I tucked in my shirt and put on my jacket. The DAT and mini-DV were still in the pockets. I changed the DAT cassette and cued it up. Karen gave me a peck on the cheek and asked at what point she should start to worry about me. I waved it off, but she fixed me with one of those direct looks.
“I’ll check in around three. Call Wes if you don’t hear from me.” I borrowed her pen and wrote Wes’s number on the crossword.
“Fine. What do you plan to do when you get inside?”
I’d started thinking about it last night on the way back to the condo. “I’ll see what else I can get out of Doug Englehart and Frederick McKinnon. New information tends to make people talkative. Marion’s going to look for more on MC124. I’ll try to find other senior people in the company, too. With the big Curaris deal happening tomorrow, I expect they’ll all be working. I’ll tell them I know how Sheila died. I won’t accuse anyone; I’ll act like I think someone else is to blame. Then I’ll watch how they react. See what I see on their faces, listen to what they say, and decide on my next move.”
“What if you run into Dugan?”
“I’ll hope I don’t. But if I do — same as the others.”
Karen nodded and sent me off. The sky was an immense plate of scalloped ridges, puckered with billows and whorls. The first big rain front of the season was approaching from the Gulf of Alaska. The barometric pressure had dropped, and there was an expectancy in the air.
Marion was waiting for me about a hundred yards down the street from the turn to the LifeScience parking lot. I motioned for her to follow me, then I drove another quarter mile to an empty industrial street. I parked the Scout and got into her car.
The first thing I did was explain why I’d invited Abe Harros to her house the night before. I wanted to make sure she wasn’t sore about Dugan showing up. “I was trying to bring Abe over to our side,” I said.
“Are you kidding? I wouldn’t have missed it. If you ask me, Dugan practically convicted himself. All we need to do is gather a little proof, and we’ve got him.” Her elbows flapped with excitement as she took the turn into the parking lot. She disliked Dugan more than I did, if that was possible.
We parked in the back. Marion used her card to get in through an electronically controlled door to the agri division. She was wearing a slim pair of black jeans, a sweater, and a scarf. I asked if I could put the scarf over my head just long enough to get through the door. “For the video cameras,” I explained.
The halls of the agri division were empty. We had to pass through the central tower of executive offices to get to Doug’s lab. We crossed over on the second floor to avoid running into anyone before we were ready: Dugan’s office was on the fifth floor, McKinnon’s on the fourth.
In the next wing, we took stairs up to the lab on the third floor. I waited in the stairwell while Marion checked out the lab. “Doug Englehart is working by himself. I can’t poke around with him there.”
“I’ll draw him into his office.”
She nodded.
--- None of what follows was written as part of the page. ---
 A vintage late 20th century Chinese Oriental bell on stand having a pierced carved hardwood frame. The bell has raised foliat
I unpaused the DAT recorder and went in. Doug gave me a glare, but it was a hard-at-work glare. He had a deadline tomorrow and didn’t want to be interrupted.
“Give me just ten minutes,” I said. “I have new information about Sheila.”
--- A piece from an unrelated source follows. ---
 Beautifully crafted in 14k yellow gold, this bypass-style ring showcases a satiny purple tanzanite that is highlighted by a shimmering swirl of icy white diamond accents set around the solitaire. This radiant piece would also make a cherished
“What is this, social hour?” he growled. But he went with me into his office. I made a point of closing the door.
“We — Karen Harper and I — know how Sheila died,” I said.
This brought only a disappointingly small lift of his brows. “You were going to bring the notes.”
I ignored the request and went on. “It was a combination of MC124 and a shellfish protein genetically engineered into a tomato. The protein wasn’t pure enough to induce anaphylactic shock on its own. But it was enough to stimulate MC124 into triggering a severe immune reaction.”
Doug’s fingers were spread on his desk. He was startled now, but not stunned. A flash of respect crossed his face before a mask of denial descended.
“Any connection to MC124 is coincidental. Where did this tomato come from?”
“Carl Steiner’s garden, by way of LifeScience’s agri division.”